No podía estar muerto.

¡No!

—¡No! Nada de eso. Ya le dije a la policía que no tengo ni puta idea de quién está detrás de todo esto. Lo único que sé es que esa jodida bala iba para mí. Y solo conozco a una persona en la vida que ha intentado matarme ¡Y eso sería imposible! —gritó tirando de sus cabellos con desesperación—. No sé qué mierda esta pasando. Pero no dejaré que te dañen a ti. No por mi culpa.

—¡Richard! Basta. No seas absurdo ¿Como vas a protegerme dejándome sola? Luke está muerto... —su voz se quebró pronunciando esas palabras—. Y, y ahora tú también me vas a dejar...

—Yo nunca te dejaría desprotegida, eres mi hermanita, créeme cuando te digo que ya tengo todo planeado, tú vas a estar bien —prometió—. Te amo Cris, te amo tanto que no puedo permitir que corras peligro. Mi presencia aquí es sinónimo de eso. El funeral Luke va a ser un punto fácil para que me encuentren nuevamente. No me puedo quedar, lo siento mucho, pero te pido, entiéndelo... —rogó esta vez más calmado, tomando el empapado rostro de su hermana entre sus manos para luego darle un fraternal beso en la frente—. Luke era mi mejor amigo, yo jamás me voy a perdonar por esto. Pero al menos, por favor, perdóname tú. Perdóname...

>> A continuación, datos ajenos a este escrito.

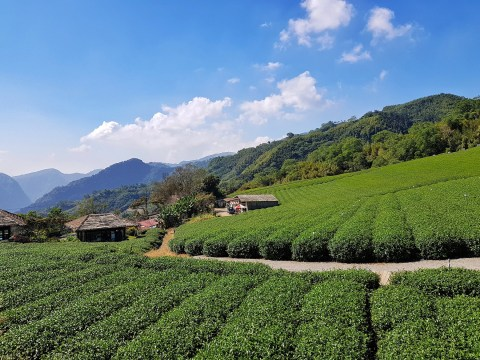 Head to Tainan and Alishan if you want to see more of Taiwanese culture
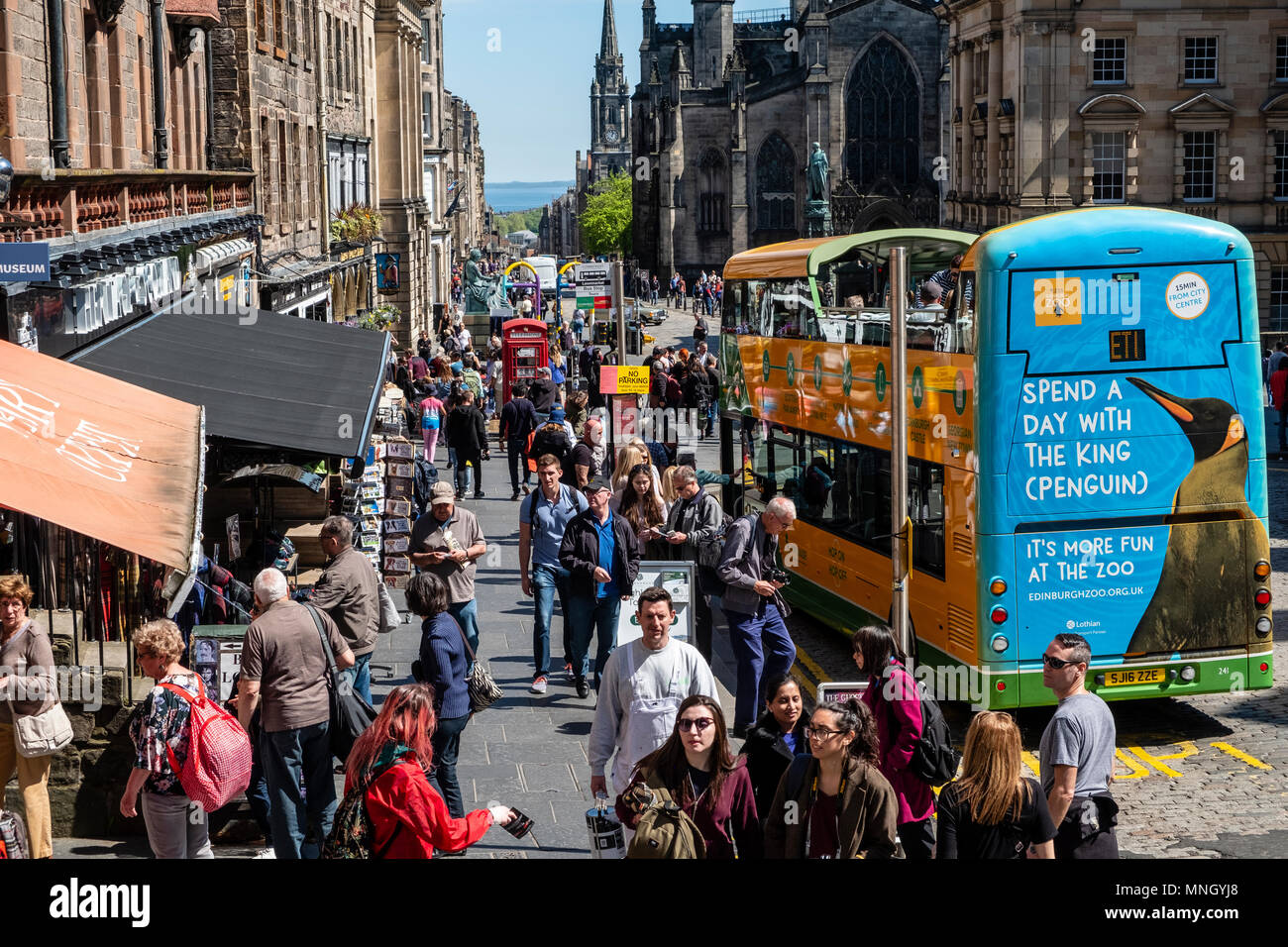 View along the Royal Mile with many tourists and tour bus in Old Town of Edinburgh, Scotland, UK - Stock Image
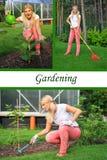 Colagem. Jardinagem ocasional bonita da mulher Fotografia de Stock Royalty Free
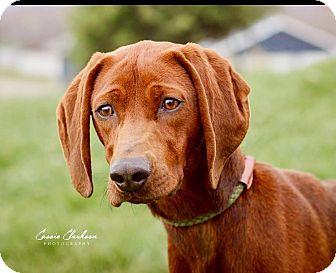 Labrador Retriever/Hound (Unknown Type) Mix Dog for adoption in Zanesville, Ohio - Stella - ADOPTED!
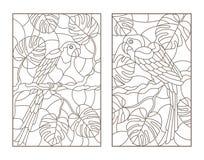 Sistema del contorno con los ejemplos con los loros de los pájaros y las hojas de las plantas tropicales, contornos oscuros en el stock de ilustración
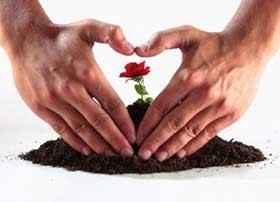 Fe Esperanza Amor Alegría Y Paz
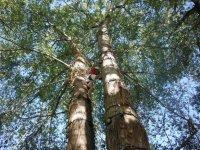 tree climbing in campania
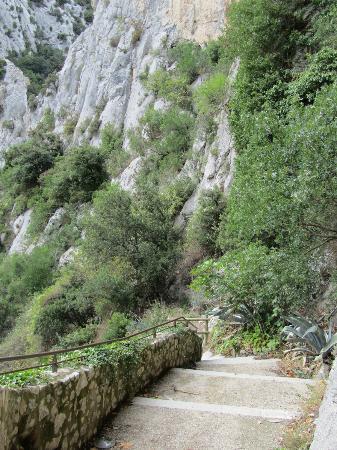 Pirenei orientali, Francia: Gorges de Galamus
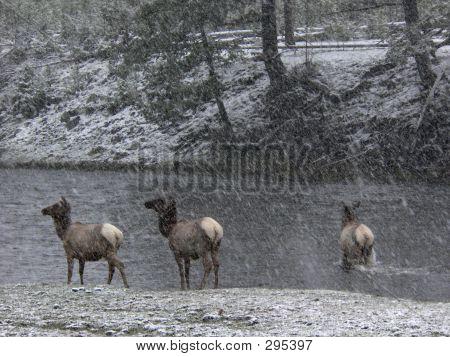 Elk In Snowstorm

La joven mujer no pudo contenerse más, un llanto torrencial fue atrapado por la camiseta de su hermano, la misma que seguía salpicada con la sangre de su esposo, Richard la apretó con más fuerza contra su pecho mientras, sin poder evitarlo dejó que sus lágrimas también corrieran por sus mejillas.

«¿Por qué?» «¿Por qué nos pasa todo esto?» Se preguntaba el castaño al tiempo que aspiraba el aroma de su hermana. Uno que pretendía guardar en su memoria, para jamás olvidarse de ese trozo de su corazón que iba a dejar aquel día en ese pueblo.

Su corazón se estrujó un poco más, porque en ese momento fue consciente de que irse no solo implicaba dejar a su hermana. También significaba renunciar para siempre a la mujer que seguía amando con cada célula de su ser.